Nel cuore della notte, stanchissimi, mentre contavano gli spiccioli per vedere se non fosse il caso di prendere un tassì e raggiungere il letto al più presto, due fianchi poderosi, passandoli d’un tratto, li rimettevano in corsa. Negli specchi esterni dei negozi, essi vedevano, per un attimo, le loro facce disfatte.
Veramente, non avevano soverchia fortuna: anzi, non ne avevano affatto. E come avrebbero potuto averne? Un rigurgito alla gola, un tremito alla schiena, li rendeva cadaverici nel momento in cui, lasciando bruscamente un discorso sulla spiaggia e il costo dei biglietti ferroviari, decidevan di dire alla signora ch’era bella, bella, bella. “Se avessi una casa qui,” riuscì a gemere, con gli occhi fuori delle orbite, Scannapieco, ballando con una bolognese, nel salotto della pensione, “verreste a casa mia?”

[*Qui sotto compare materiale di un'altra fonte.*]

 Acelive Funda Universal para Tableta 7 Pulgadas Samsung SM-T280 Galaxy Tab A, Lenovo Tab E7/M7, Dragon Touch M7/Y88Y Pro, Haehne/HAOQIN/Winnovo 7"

“Ma che vi piglia?” gridò la signora, preoccupata per il colorito del suo cavaliere. Sembrava davvero che a Scannapieco stesse per “pigliare un colpo”.
Dopo il tramonto, sedevano in un caffè di via Veneto. Sceglievano, con cura meticolosa, il tavolo meglio adatto, per covare con gli occhi le più belle vedute; e non avevano mai pace, e passavano da un tavolo all’altro, perché, alzandosi un gruppo e arrivandone un altro, la Bellezza cambiava sempre di posto.

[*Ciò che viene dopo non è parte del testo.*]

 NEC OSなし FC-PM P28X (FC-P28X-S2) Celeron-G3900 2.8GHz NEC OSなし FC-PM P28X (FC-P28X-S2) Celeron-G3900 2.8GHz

Avrebbero potuto trascorrere degli anni, guardando un profilo o addirittura una mano. Mai la loro vita era così varia come quando lo spettacolo, che si offriva ai loro occhi, era sempre lo stesso. Oh, si trova di più negli occhi di una ragazza che in tutto il continente africano; quante peripezie, incontri, fortune e sfortune!
Giovanni Percolla, una sera, fu ravvisato da un vecchio amico di Catania, Luciano Taglietta, uno scrittore assai noto in Italia, un bravo giovane, un umorista. “Vieni domattina da Aragno!” gli disse costui: “Mi troverai in un gruppo di scrittori!”
Giovanni cominciò a frequentare Aragno. “Questi scrittori mi piacciono!” diceva la sera agli amici, dicendo apertamente la menzogna. Egli trascorreva lunghe ore noiosissime seduto vicino al gruppo degli scrittori, sul marciapiede del corso. Le impiegate dei Ministeri passavano strisciando i fianchi sul tavoli, ma gli scrittori non le guardavano nemmeno. Essi erano straordinariamente applicati ad appioppare nomignoli alla povera gente: chiamavano le persone lo Svaccato, il Tagliacarte, la Monaca di Pezza, il Suonatore di trombe infuocate. Quando passava costui, ch’era un gentiluomo di mezza età, altissimo e con un buco nella bocca, gli scrittori si dicevano sussultando: “Eccolo! Eccolo!” e poi si torcevano dal ridere sulle sedie. Solo Luciano Taglietta, quando s’avanzava una ragazza ben piantata, alzava il mento al disopra della testa degli amici, e strizzava l’occhio a Giovanni.